Data for this exercise:
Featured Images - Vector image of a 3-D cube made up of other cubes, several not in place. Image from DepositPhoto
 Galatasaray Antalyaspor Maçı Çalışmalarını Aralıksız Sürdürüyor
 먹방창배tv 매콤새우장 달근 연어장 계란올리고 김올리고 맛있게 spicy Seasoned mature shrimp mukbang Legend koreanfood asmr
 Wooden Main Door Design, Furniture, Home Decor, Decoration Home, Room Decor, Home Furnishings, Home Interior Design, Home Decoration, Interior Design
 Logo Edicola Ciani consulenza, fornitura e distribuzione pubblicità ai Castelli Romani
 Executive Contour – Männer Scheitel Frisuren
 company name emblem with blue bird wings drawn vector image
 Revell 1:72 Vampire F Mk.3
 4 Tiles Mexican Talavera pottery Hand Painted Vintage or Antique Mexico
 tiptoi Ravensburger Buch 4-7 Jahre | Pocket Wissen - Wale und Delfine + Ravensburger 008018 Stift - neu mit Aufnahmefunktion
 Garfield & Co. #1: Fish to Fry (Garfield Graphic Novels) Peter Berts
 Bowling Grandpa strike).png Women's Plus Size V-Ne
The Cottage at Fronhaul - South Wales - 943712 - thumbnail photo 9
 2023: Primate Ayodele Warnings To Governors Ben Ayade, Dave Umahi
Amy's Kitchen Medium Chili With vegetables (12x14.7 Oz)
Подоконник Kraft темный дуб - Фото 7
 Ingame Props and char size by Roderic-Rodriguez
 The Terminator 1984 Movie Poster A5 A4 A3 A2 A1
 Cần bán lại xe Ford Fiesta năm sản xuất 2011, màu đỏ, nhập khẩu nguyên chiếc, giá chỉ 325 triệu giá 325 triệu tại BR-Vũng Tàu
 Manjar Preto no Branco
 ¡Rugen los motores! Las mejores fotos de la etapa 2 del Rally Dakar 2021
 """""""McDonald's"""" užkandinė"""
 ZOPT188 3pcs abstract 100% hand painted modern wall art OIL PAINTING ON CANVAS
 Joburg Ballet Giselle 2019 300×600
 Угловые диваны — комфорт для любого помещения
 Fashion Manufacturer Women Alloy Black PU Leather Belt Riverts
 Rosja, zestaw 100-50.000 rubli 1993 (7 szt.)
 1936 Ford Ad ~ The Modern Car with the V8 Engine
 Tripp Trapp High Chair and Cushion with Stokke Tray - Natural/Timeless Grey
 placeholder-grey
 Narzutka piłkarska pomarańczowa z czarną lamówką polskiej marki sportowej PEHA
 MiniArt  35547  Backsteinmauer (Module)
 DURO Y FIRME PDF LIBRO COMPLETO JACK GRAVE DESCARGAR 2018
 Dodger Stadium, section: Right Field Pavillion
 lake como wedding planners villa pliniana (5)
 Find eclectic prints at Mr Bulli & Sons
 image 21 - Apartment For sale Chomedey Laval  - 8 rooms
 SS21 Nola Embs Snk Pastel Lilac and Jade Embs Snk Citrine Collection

Exercise brief:
Of the lines above, retype only those from the line containing "tiptoi Ravensburger Buch" through the line containing "The Terminator 1984", including both, exactly.

Solution for this exercise:
 tiptoi Ravensburger Buch 4-7 Jahre | Pocket Wissen - Wale und Delfine + Ravensburger 008018 Stift - neu mit Aufnahmefunktion
 Garfield & Co. #1: Fish to Fry (Garfield Graphic Novels) Peter Berts
 Bowling Grandpa strike).png Women's Plus Size V-Ne
The Cottage at Fronhaul - South Wales - 943712 - thumbnail photo 9
 2023: Primate Ayodele Warnings To Governors Ben Ayade, Dave Umahi
Amy's Kitchen Medium Chili With vegetables (12x14.7 Oz)
Подоконник Kraft темный дуб - Фото 7
 Ingame Props and char size by Roderic-Rodriguez
 The Terminator 1984 Movie Poster A5 A4 A3 A2 A1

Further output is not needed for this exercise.